The most common question surrounding stablecoin-based payments: “If blockchain transactions are inherently irreversible, how do you handle cancellations and refunds?” Even if payments become fully peer to peer, issues like fraud, chargebacks, and refunds remain—meaning intermediaries are still essential. The traditional roles of card networks and issuing banks won’t vanish entirely.
In both the PayPal and Shopify stablecoin examples, intermediaries such as PayPal and Stripe act as payment service providers, managing fraud screening, chargebacks, and refunds. PayPal settles PYUSD transactions off-chain, providing operational flexibility for dispute resolution. Shopify’s on-chain “Commerce Payment Protocol” introduces a delay after authorization to manage dispute windows. USDC issuer Circle has also launched a “Refunds Protocol” for decentralized dispute resolution in stablecoin payments.

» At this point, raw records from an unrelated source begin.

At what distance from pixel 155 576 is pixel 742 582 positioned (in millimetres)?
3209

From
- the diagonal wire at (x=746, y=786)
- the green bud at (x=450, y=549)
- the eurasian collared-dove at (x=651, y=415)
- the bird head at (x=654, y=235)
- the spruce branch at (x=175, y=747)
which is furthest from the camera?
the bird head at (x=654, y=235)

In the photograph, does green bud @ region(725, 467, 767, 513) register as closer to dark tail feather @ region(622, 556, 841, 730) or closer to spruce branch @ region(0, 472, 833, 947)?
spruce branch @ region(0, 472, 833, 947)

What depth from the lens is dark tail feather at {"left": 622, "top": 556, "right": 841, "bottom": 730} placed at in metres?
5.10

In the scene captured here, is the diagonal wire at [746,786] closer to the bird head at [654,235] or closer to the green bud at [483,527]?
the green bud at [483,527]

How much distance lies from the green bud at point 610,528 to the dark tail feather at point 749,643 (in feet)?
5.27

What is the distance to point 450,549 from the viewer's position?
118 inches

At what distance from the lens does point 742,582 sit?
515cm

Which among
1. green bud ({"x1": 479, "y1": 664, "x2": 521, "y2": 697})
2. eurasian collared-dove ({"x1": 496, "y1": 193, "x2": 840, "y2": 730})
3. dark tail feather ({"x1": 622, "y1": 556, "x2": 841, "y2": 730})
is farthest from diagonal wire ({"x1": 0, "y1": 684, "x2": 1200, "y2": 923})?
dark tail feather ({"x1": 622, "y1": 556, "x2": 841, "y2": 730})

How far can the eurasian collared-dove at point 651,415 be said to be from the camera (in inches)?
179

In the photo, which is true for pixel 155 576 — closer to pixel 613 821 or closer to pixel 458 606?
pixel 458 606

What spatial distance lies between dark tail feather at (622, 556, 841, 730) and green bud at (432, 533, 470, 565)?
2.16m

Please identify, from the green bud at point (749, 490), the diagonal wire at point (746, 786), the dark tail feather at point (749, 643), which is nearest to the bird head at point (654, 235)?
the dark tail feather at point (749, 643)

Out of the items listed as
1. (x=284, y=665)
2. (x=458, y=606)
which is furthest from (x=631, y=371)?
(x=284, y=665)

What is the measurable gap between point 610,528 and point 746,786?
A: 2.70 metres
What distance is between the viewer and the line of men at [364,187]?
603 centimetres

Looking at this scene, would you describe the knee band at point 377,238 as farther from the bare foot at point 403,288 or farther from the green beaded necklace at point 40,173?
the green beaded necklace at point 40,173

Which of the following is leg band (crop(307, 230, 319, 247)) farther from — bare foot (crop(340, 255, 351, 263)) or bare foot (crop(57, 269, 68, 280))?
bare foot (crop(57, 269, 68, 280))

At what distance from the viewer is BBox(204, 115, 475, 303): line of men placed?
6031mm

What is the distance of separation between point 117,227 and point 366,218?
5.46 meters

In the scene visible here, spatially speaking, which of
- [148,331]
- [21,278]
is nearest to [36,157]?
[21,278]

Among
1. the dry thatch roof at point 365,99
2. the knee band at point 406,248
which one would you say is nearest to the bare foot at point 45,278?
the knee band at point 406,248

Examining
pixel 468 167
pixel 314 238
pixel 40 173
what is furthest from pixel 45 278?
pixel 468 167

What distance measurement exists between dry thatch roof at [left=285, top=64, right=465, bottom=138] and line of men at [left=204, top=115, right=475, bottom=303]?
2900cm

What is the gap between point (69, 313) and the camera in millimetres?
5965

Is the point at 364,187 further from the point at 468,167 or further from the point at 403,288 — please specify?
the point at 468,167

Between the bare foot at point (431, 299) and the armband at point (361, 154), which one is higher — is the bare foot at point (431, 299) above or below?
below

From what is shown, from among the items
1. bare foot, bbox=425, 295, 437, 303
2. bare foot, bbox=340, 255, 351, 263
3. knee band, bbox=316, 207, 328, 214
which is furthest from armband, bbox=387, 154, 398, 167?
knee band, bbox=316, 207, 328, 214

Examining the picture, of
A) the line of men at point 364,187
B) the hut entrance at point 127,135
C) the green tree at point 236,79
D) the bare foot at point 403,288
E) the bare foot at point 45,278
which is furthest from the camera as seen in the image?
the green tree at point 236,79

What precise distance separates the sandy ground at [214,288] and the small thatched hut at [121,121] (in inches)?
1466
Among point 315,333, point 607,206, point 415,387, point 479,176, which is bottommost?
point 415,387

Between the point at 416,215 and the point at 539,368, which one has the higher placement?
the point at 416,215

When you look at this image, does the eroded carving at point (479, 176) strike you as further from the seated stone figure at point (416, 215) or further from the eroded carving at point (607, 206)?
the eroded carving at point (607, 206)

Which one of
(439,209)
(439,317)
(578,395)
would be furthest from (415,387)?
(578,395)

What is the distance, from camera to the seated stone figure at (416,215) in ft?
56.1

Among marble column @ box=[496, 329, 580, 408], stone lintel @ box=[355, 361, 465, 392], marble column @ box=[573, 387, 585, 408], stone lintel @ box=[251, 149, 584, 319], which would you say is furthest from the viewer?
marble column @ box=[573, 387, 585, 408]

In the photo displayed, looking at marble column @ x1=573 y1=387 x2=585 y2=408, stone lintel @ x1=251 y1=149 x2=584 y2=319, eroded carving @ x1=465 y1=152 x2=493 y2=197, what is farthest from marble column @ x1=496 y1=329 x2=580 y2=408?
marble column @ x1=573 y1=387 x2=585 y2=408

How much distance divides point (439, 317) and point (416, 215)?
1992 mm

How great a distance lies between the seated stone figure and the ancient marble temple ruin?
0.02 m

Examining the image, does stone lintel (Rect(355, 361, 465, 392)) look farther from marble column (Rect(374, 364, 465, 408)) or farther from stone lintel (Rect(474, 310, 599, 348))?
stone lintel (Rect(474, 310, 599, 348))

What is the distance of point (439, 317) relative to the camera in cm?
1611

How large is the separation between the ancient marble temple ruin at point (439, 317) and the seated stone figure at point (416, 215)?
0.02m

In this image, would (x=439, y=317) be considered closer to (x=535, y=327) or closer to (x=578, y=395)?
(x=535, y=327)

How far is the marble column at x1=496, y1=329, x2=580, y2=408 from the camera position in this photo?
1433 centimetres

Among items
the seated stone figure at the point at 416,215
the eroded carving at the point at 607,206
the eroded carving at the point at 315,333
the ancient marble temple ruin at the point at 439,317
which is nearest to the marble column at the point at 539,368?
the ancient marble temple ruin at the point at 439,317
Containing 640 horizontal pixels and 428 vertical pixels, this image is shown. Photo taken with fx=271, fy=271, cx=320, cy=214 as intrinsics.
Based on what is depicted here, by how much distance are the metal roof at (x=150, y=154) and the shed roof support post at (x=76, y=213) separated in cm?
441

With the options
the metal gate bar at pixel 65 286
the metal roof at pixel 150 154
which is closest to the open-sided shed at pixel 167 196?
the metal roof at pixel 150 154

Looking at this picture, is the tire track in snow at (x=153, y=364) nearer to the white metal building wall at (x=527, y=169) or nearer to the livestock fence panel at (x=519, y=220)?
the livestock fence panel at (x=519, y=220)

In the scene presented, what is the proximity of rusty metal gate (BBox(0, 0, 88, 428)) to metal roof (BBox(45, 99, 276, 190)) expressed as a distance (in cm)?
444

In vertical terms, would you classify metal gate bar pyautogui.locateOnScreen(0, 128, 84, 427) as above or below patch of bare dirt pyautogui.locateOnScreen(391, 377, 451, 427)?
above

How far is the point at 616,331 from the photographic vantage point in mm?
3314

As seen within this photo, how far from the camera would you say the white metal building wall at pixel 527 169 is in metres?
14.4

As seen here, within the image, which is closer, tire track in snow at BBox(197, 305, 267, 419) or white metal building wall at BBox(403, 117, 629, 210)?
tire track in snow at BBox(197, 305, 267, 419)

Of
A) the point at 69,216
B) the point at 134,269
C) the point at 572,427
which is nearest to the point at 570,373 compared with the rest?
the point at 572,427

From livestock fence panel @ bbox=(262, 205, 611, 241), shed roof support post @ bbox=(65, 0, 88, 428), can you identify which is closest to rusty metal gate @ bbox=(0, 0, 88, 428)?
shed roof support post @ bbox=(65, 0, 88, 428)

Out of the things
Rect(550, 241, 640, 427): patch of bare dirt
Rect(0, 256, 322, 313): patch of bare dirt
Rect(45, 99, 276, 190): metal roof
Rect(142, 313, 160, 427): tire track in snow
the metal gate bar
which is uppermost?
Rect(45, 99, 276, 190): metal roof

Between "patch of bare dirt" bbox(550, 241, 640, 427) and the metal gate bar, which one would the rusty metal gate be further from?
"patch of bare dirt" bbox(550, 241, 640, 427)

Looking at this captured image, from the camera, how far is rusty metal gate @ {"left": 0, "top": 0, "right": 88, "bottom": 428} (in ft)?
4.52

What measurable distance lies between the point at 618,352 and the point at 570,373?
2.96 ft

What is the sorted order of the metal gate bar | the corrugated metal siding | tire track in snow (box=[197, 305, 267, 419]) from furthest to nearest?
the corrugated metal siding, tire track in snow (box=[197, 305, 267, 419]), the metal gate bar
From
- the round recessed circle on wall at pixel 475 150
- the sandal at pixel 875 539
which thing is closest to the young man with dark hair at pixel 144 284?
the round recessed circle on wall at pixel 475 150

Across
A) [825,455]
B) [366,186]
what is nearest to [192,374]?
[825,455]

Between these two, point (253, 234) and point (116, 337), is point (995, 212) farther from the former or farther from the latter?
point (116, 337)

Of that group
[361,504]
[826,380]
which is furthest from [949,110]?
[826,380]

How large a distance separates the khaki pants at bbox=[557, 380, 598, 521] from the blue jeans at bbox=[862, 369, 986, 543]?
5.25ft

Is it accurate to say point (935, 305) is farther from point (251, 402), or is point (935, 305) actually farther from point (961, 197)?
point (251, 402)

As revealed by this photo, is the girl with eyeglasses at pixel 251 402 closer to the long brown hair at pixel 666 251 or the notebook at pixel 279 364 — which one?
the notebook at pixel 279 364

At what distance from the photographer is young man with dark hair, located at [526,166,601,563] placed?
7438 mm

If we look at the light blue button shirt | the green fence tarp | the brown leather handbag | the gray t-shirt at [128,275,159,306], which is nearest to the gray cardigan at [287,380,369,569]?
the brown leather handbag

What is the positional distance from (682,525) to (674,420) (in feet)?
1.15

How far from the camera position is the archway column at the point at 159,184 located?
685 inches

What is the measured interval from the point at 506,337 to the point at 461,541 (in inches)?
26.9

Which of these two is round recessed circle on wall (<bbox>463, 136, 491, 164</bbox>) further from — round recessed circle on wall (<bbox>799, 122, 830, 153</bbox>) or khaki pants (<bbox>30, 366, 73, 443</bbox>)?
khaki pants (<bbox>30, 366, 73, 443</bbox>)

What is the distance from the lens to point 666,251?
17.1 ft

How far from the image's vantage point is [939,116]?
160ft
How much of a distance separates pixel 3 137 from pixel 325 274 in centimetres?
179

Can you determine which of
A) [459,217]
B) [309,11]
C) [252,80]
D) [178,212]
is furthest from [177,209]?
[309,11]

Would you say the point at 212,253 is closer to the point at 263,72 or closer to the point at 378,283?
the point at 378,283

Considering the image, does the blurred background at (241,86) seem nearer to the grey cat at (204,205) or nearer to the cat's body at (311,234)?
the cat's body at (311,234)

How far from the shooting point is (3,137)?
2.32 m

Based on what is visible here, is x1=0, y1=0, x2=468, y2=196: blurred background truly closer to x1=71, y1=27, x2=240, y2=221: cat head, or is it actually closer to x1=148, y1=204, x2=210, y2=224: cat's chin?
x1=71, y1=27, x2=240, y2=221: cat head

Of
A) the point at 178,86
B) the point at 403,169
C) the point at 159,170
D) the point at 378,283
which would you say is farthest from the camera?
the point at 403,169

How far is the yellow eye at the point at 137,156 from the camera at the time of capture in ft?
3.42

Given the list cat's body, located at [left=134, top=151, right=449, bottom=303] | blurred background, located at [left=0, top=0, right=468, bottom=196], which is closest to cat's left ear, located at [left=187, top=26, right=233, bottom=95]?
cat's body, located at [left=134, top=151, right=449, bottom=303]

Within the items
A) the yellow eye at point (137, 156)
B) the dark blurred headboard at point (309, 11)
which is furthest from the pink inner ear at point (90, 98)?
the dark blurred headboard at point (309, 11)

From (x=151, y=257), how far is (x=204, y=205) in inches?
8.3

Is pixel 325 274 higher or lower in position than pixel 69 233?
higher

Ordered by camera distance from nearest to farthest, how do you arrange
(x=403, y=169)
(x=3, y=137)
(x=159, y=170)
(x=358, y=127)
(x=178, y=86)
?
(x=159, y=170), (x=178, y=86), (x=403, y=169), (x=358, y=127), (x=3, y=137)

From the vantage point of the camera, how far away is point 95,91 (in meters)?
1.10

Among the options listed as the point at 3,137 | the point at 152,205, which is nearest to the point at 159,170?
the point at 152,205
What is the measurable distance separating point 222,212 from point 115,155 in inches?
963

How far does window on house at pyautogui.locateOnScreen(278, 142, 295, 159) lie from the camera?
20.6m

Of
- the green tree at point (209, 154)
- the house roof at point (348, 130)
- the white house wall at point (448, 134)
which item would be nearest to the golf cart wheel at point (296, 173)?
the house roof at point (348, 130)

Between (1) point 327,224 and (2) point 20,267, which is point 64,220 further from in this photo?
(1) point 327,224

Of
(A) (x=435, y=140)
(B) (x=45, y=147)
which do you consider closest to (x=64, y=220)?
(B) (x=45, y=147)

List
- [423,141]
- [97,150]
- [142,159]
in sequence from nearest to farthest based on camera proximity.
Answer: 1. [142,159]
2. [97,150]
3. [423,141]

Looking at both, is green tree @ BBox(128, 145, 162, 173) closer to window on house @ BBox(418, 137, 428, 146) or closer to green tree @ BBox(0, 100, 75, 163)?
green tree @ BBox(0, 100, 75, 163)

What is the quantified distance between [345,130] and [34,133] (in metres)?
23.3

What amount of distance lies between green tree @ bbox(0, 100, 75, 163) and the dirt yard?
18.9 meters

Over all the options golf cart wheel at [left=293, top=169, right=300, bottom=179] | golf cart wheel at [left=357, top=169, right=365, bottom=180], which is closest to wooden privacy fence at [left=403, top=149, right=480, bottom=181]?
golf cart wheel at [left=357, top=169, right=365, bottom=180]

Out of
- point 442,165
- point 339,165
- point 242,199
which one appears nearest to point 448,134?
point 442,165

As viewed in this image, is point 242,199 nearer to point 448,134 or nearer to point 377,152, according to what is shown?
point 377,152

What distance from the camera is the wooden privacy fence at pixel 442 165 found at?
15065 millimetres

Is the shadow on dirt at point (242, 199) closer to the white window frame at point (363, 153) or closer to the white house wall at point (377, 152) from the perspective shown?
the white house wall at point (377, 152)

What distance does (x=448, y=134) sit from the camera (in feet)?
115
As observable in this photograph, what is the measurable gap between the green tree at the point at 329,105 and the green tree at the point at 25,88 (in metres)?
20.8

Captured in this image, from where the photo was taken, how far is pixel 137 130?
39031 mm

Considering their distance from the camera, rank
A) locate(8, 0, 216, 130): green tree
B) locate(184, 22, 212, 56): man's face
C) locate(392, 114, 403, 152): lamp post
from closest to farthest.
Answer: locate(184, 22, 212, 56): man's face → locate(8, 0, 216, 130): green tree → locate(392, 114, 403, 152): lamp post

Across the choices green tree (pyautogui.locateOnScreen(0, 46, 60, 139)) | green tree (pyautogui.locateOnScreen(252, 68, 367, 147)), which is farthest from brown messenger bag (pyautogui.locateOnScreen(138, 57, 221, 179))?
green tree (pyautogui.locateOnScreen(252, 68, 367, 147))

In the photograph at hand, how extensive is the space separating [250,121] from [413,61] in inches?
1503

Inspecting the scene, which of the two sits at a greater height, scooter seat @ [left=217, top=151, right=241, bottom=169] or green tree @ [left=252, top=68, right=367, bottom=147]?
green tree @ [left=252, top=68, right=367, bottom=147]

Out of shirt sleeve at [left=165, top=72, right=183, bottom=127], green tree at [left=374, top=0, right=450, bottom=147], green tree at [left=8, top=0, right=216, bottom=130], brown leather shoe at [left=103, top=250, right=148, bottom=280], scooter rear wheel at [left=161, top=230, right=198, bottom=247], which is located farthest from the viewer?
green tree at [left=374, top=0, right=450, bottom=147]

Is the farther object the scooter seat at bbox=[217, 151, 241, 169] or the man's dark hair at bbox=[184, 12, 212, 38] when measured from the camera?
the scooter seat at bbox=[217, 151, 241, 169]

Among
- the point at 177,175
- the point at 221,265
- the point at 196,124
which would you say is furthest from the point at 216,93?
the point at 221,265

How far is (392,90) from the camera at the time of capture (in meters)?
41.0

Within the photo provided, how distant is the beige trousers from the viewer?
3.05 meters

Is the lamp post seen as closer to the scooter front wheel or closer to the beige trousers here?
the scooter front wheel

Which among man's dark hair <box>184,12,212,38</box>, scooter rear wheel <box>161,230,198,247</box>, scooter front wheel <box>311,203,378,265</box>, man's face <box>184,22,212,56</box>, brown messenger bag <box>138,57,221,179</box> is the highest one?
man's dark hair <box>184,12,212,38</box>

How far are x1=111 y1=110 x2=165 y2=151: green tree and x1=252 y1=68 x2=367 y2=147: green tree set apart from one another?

Source: X (@robbiepetersen_)
Stablecoin-based payments are rapidly becoming prevalent in the industry. Issuance is critical, but adoption and ecosystem development are just as vital. As Dragonfly’s Robbie Petersen notes, established networks with massive merchant and user footprints are poised to embrace stablecoin payment flows—bypassing card networks and banks. Stablecoins may soon enable interoperability between closed-loop payment ecosystems. Given this trajectory, stablecoins are set to pose real competitive threats to incumbent card networks and banks, driving them to explore new opportunities within the unstoppable stablecoin wave.